Da das Mandat der VN für das IGF 2025 ausläuft, sollte sich die Bundesregierung nicht nur für eine Verlängerung des Mandats einsetzen, sondern auch für eine Weiterentwicklung des IGFs, um die Effektivität des Multi-Stakeholder-Forums zu erhöhen. Das ICANN-Meeting, das im Herbst 2023 in Hamburg stattfinden wird und bei dem wichtige Entscheidungen zu den Kernfunktionen des Internets getroffen werden, sollte ein Auftakt für eine verstärkte und öffentlichere Rolle Deutschlands in der internationalen Digitalpolitik sein.
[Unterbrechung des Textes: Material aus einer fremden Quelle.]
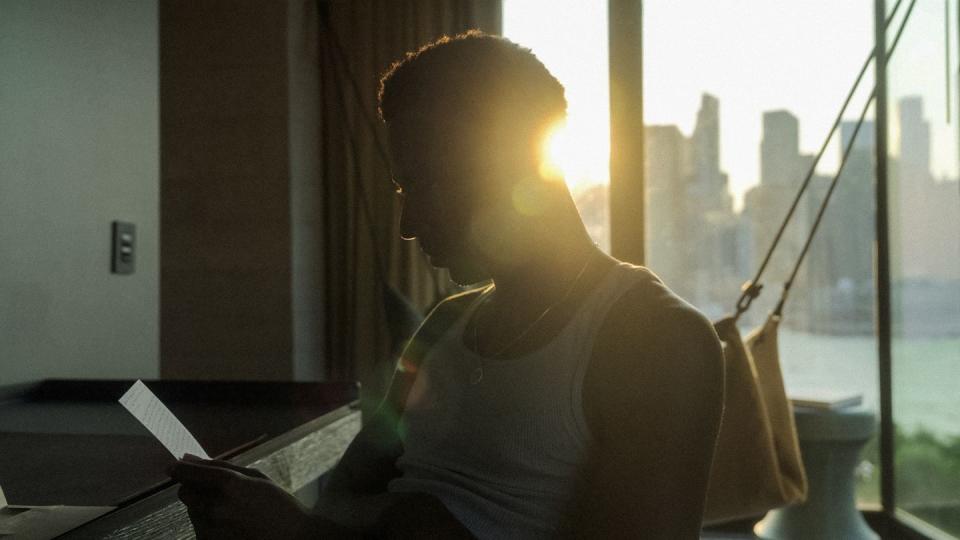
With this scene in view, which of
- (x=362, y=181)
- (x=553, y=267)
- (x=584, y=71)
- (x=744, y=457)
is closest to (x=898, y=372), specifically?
(x=744, y=457)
Von ihm sollte außerdem das Signal ausgehen, dass man sich illiberalen Bestrebungen in der Internet Governance entgegenstellt.

Schließlich braucht es effektive Maßnahmen gegen die starke Machtkonzentration bei privaten Akteuren. Ein freier Markt und ein fairer Wettbewerb sind Grundlage der liberalen Wirtschaftsordnung. Mit dem Digital Markets Act (DMA) hat die Europäische Union bereits ein Gesetz verabschiedet, das den Wettbewerb stärken soll und besondere Anforderungen an Unternehmen stellt, die eine Gatekeeper-Funktion einnehmen. Auch menschenrechtliche Sorgfaltspflichten müssen im Digitalbereich stärker durchgesetzt werden, um Missbrauch zu reduzieren. Regulierung allein wird aber nicht ausreichen. Es braucht auch marktreifen digitale Produkte und Technologien.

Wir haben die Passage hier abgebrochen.